Il lavoro fotografico di Paolo Simonazzi, realizzato a Cuba nel 2015, in mostra a Cesenatico, dal 1° luglio al 6 settembre 2020, presso la Galleria Comunale d’Arte Leonardo Da Vinci. In una recente intervista pubblicata proprio sulla nostra rivista, a proposito della genesi del progetto Mantua Cuba, Simonazzi spiega il significato di questo insolito reportage, in cui “dipinge”e regala una realtà poco convenzionale.
Perché Mantua, Cuba? “ Per più di una ragione… “ – dice Paolo Simonazzi – “La prima sicuramente di tipo affettivo, ovvero il desiderio di ricordare un amico mio concittadino, Velmore Davoli, che era stato a Mantua nell’estate del 1999 per un progetto di cooperazione internazionale e che dopo pochi mesi scomparve tragicamente in un incidente aereo nel Kosovo, dove si stava recando per un altro missione internazionale di cooperazione. Descrivendomi questa località un po’ai confini del mondo mi disse: ”Avresti dovuto essere con me con la tua macchina fotografica.”
Le altre ragioni sono, direi, di tipo espressivo, nel senso che provo una forte attrazione per quei luoghi improbabili dove il reale si mescola in maniera impercettibile con il surreale, e avevo la sensazione che Mantua già solo per l’origine curiosa del suo nome, tuttora sospesa tra storia e leggenda, potesse essere uno di quei luoghi.

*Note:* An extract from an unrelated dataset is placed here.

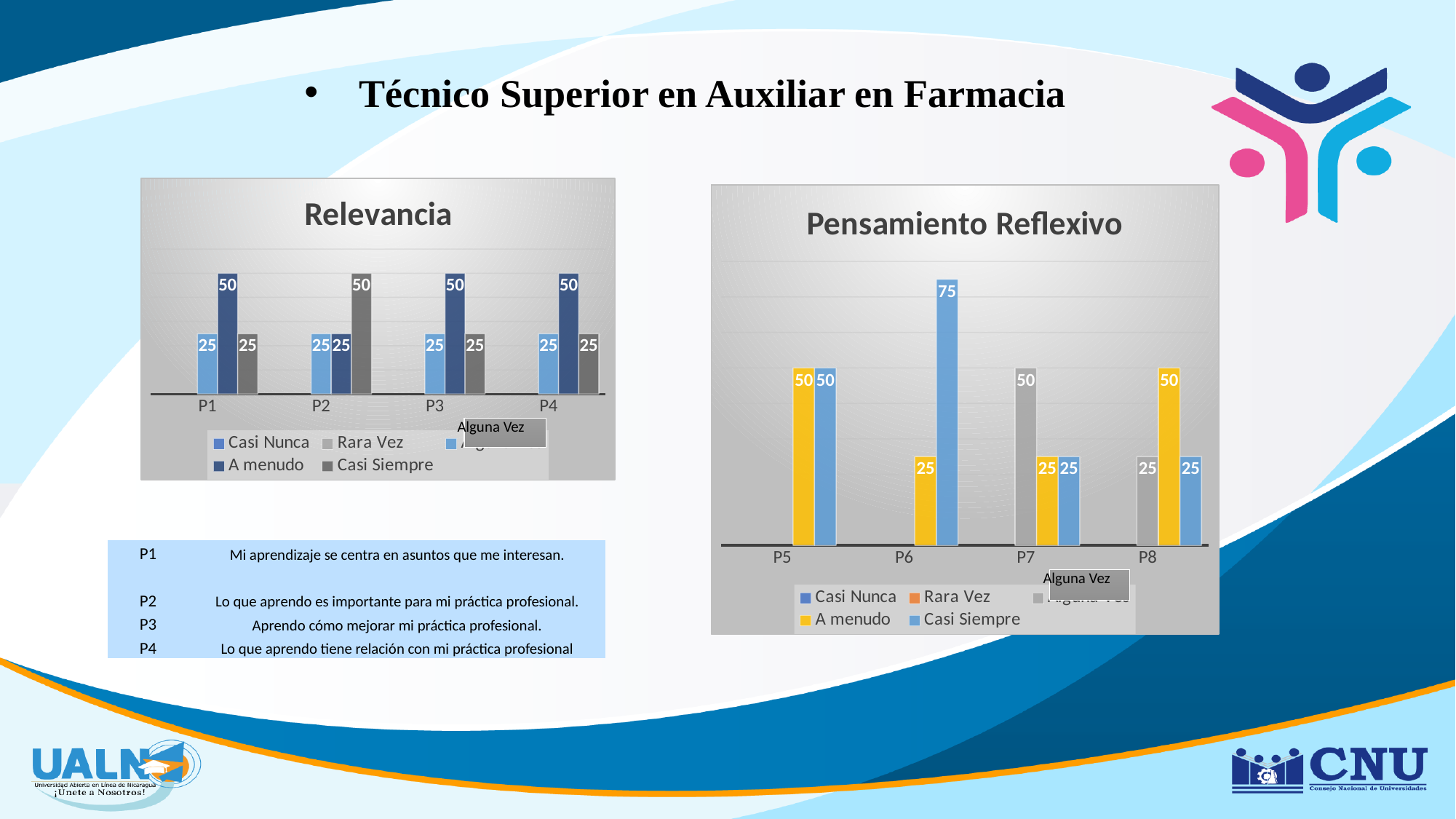
In the "Pensamiento Reflexivo" chart, which category has the highest single bar? P6 What is the title of the chart on the right side of the slide? Pensamiento Reflexivo What kind of chart is the "Relevancia" chart? bar chart In the "Pensamiento Reflexivo" chart, what is the value of "A menudo" for P8? 50 In the "Pensamiento Reflexivo" chart, what is the difference between "Casi Siempre" and "A menudo" for P6? 50 In the "Pensamiento Reflexivo" chart, for P7, which is larger: "Alguna Vez" or "A menudo"? Alguna Vez In the "Pensamiento Reflexivo" chart, what is the value of "Casi Siempre" for P6? 75 In the "Relevancia" chart, what is the value of "Casi Siempre" for P2? 50 In the "Relevancia" chart, what is the value of "Alguna Vez" for P3? 25 How many categories are shown on the x axis of the "Relevancia" chart? 4 How many series does the legend of the "Pensamiento Reflexivo" chart list? 5 In the "Relevancia" chart, what is the value of "A menudo" for P2? 25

Per dirlo con le parole di una grandissima fotografa, Sarah Moon “l’occhio sente prima di vedere””.
Il progetto Mantua, Cuba è un progetto che nasce da un’esigenza intima e primaria dell’Autore: quella di ricordare l’amico scomparso Velmore Davoli, che aveva visitato quei luoghi nel 1999, all’interno di un programma di cooperazione internazionale. Il progetto, nella sua complessa e lunga evoluzione, si è arricchito del contributo fondamentale di Davide Barilli, che conosce bene Cuba, spesso protagonista dei suoi romanzi e dei suoi racconti. Proprio sulla base di queste sollecitazioni nascono uno studio e una ricerca che rivelano un’interferenza tra storia e leggenda, fra un’origine forse italiana della piccola cittadina caraibica e un brigantino genovese affondato nell’oceano, a poca distanza dalle coste su cui sarebbe sorta Mantua. Alcune testimonianze sembrano confermare l’avventurosa origine, ma poco importa la veridicità della Storia.
La leggenda basta e avanza per costruire una narrazione e per cercare affinità elettive, apparentemente improbabili, tra la provincia padana e quella cubana, tra oggetti, simboli e dettagli sospesi in un “mondo piccolo”, che protegge la propria viscerale identità. Simonazzi fotografa ciò in cui ritrova un senso di appartenenza, indipendentemente dalle latitudini geografiche, ovvero l’idea stessa di provincia: una nebula afosa, dove i muri possono essere testimoni di pezzi di storia, di fede, di sincretismo magico. E proprio dalla visione di una scritta ritrovata su un edificio in abbandono, Bar del olvido, tutto ha avuto inizio. Una scritta che diventa il sentimento intorno al quale ruota l’intero progetto, la dimenticanza come filo rosso tra Mantua, la sua bizzarra italica leggenda e la capacità intrinseca dei luoghi remoti di ovattare la Storia, di trasformarla e farla danzare su un teatrino in cartapesta.
Tutto questo è filtrato da una cultura fotografica ben definita, che individua i propri modelli in quell’importante esperienza che dalla via Emilia arriva a toccare l’asfalto americano: da Luigi Ghirri ai New Topographers, passando attraverso il cromatismo di William Eggleston. Una cultura che Simonazzi rivendica e attualizza nella consapevolezza di raccontare una leggenda, qualcosa che forse è già scomparso anche se ancora davanti agli occhi. Qualcosa che va comunque protetto, anche solo per provare il piacere di potersi rifugiare, qualche volta, nelle illusioni.